三和モーター商会は、京都府中部の京丹波市と福知山市の間の山間に位置する三和町にある。自動車販売と整備そして自動車保険を扱う同社は、社長の真一氏と奥さんそして整備士の従業員三名という小規模な会社ながら、ガソリンスタンドチェーンやカーディーラーとは差別化した独自のサービス提供やアイデアで、地元の人々の心を掴み続けている。
三和モーター商会の創業は51年前。生まれ育った三和町で商売をしたいと心に決め、京都市内の京都ホンダモーターで修業をしていた真一氏の父・太一氏が地元へ戻り、自宅を改装して自転車とバイクを取り扱う店として開業した。自動車の販売と整備を学んで来たものの当時の三和町地域には自動車の需要はほとんど無く、バイクさえもまだまだ少ない状況ゆえの選択だった。しかし、開業してすぐにバイクの販売が順調に伸び、間もなく自動車を取り扱うようにもなった。自動車時代の到来を感じ取った太一氏は新しく国道9号線が出来たのに伴い、その沿線に工場と店舗を移転した。
現社長の真一氏が誕生したのはこの頃のことだ。
「僕には姉がいて、小さな頃から姉には『あんたは家を継いだらええんやから、道が決まっててええなぁ』と言われて育って来たんです」という真一氏だが、中学生の頃には「決められた道」ではなく「ものづくり」に憧れ、舞鶴の高等専門学校への進学を選び、卒業後も自動車とは全く関係の無い会社に就職した。

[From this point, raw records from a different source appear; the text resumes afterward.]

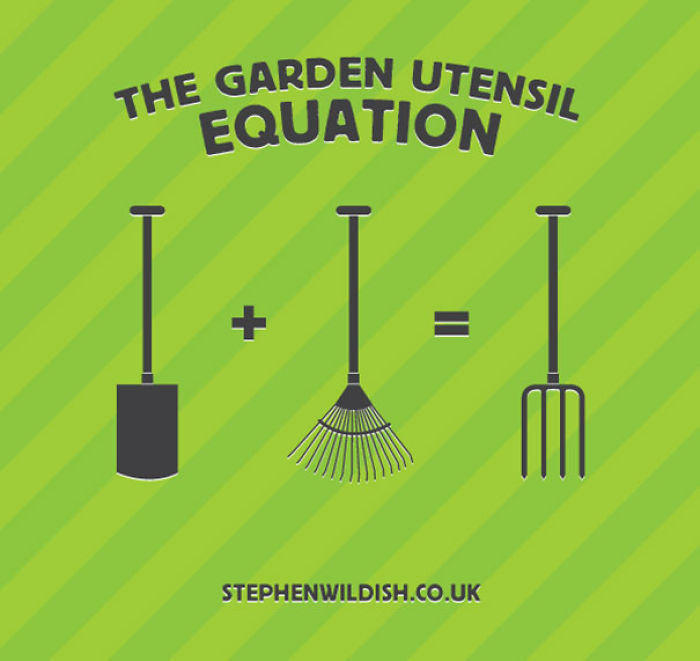 THE GARDEN UTENSIL EQUATION

+ =

STEPHENWILDISH.CO.UK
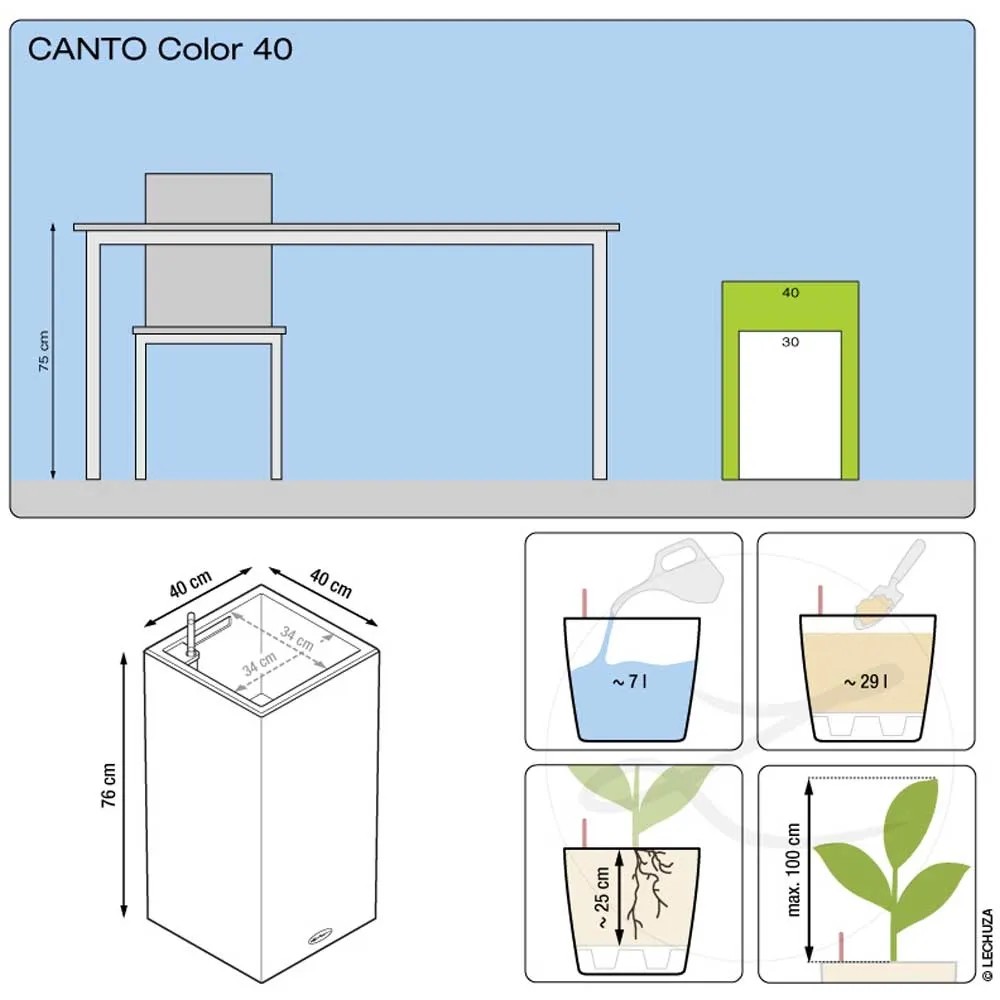 CANTO Color 40

75 cm

40

30

40 cm

40 cm

34 cm

34 cm

76 cm

~ 7 l

~ 29 l

~ 25 cm

max. 100 cm

© LECHUZA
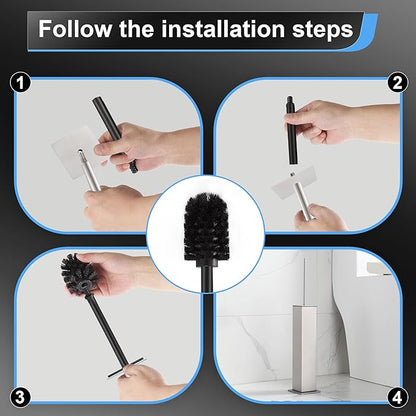 Follow the installation steps

1

2

3

4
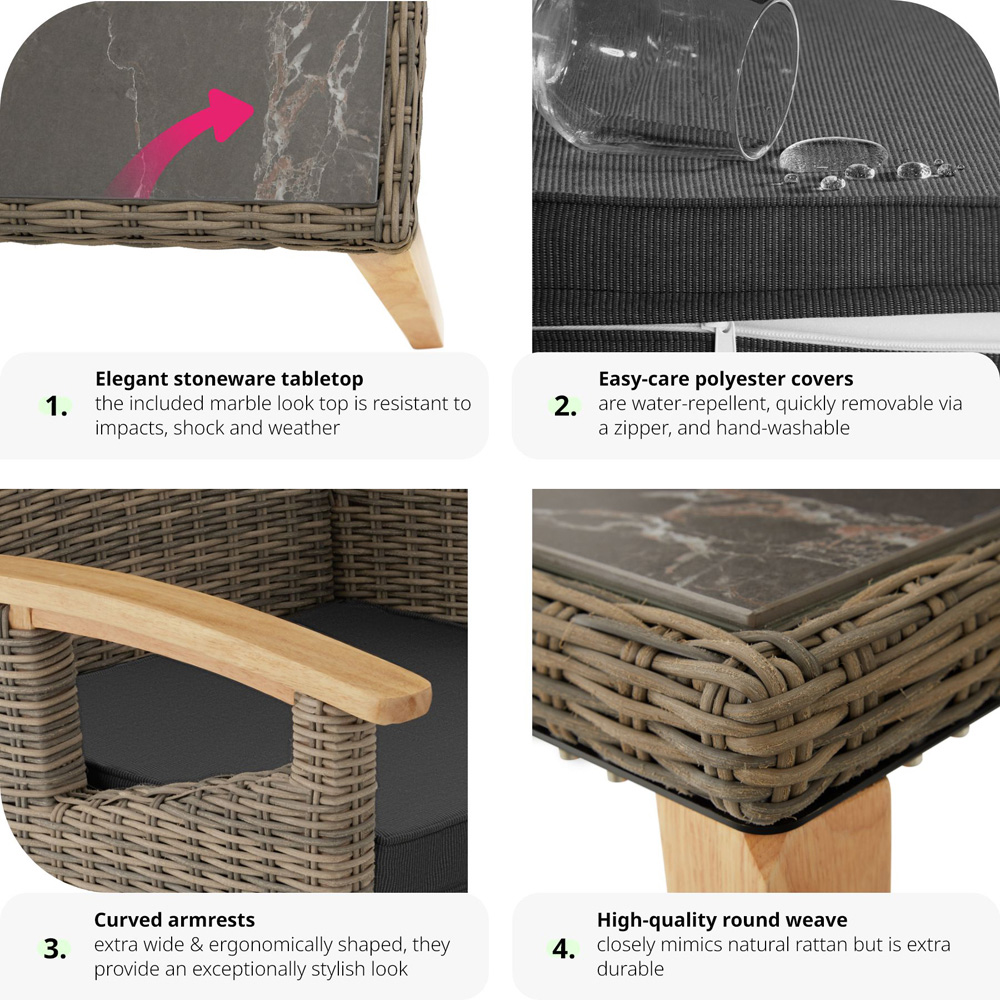 1. Elegant stoneware tabletop
the included marble look top is resistant to impacts, shock and weather

2. Easy-care polyester covers
are water-repellent, quickly removable via a zipper, and hand-washable

3. Curved armrests
extra wide & ergonomically shaped, they provide an exceptionally stylish look

4. High-quality round weave
closely mimics natural rattan but is extra durable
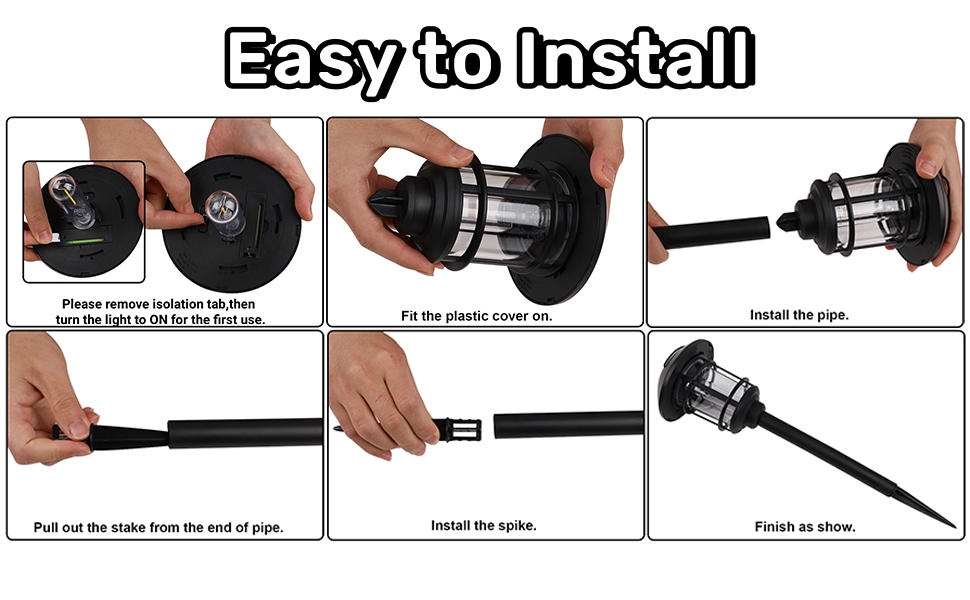 Easy to Install

Please remove isolation tab,then turn the light to ON for the first use.

Fit the plastic cover on.

Install the pipe.

Pull out the stake from the end of pipe.

Install the spike.

Finish as show.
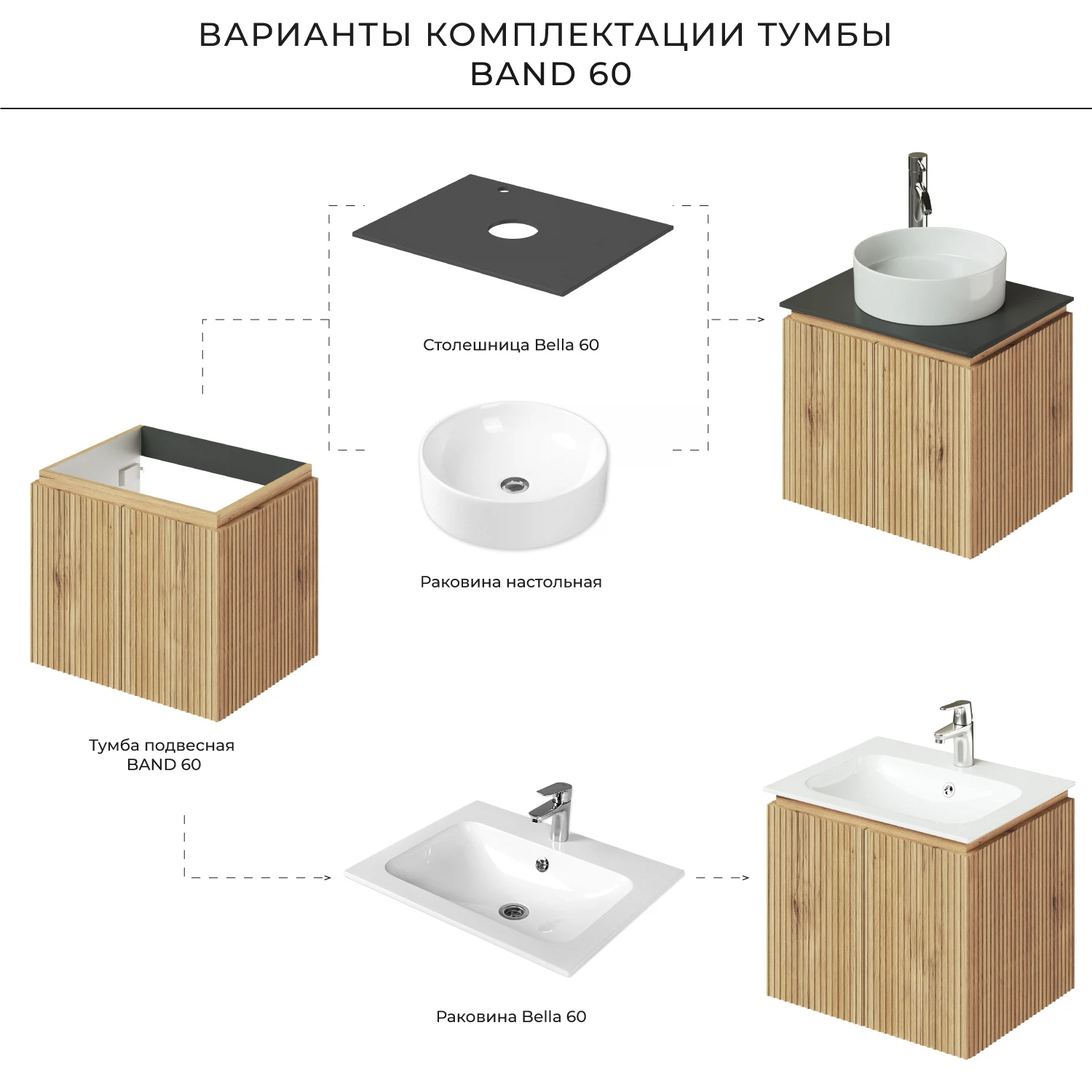 ВАРИАНТЫ КОМПЛЕКТАЦИИ ТУМБЫ
BAND 60

Столешница Bella 60

Раковина настольная

Тумба подвесная
BAND 60

Раковина Bella 60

しかし、就職して二年後、それまで自ら自動車運転免許や整備士資格を取って家業を支えて来た母親が体調を崩した事をきっかけに真一氏は父親の会社を継ぐことを決意。この頃すでに次々新しくなる自動車について行けなくなり、自社では整備をほとんどやっていなかったため京都市内の自動車販売会社に転職し、修業した上で故郷へ戻り父親の会社に入社。
それから8年間父親のもとで働き、平成12年に新社長に就任、事業を継承した。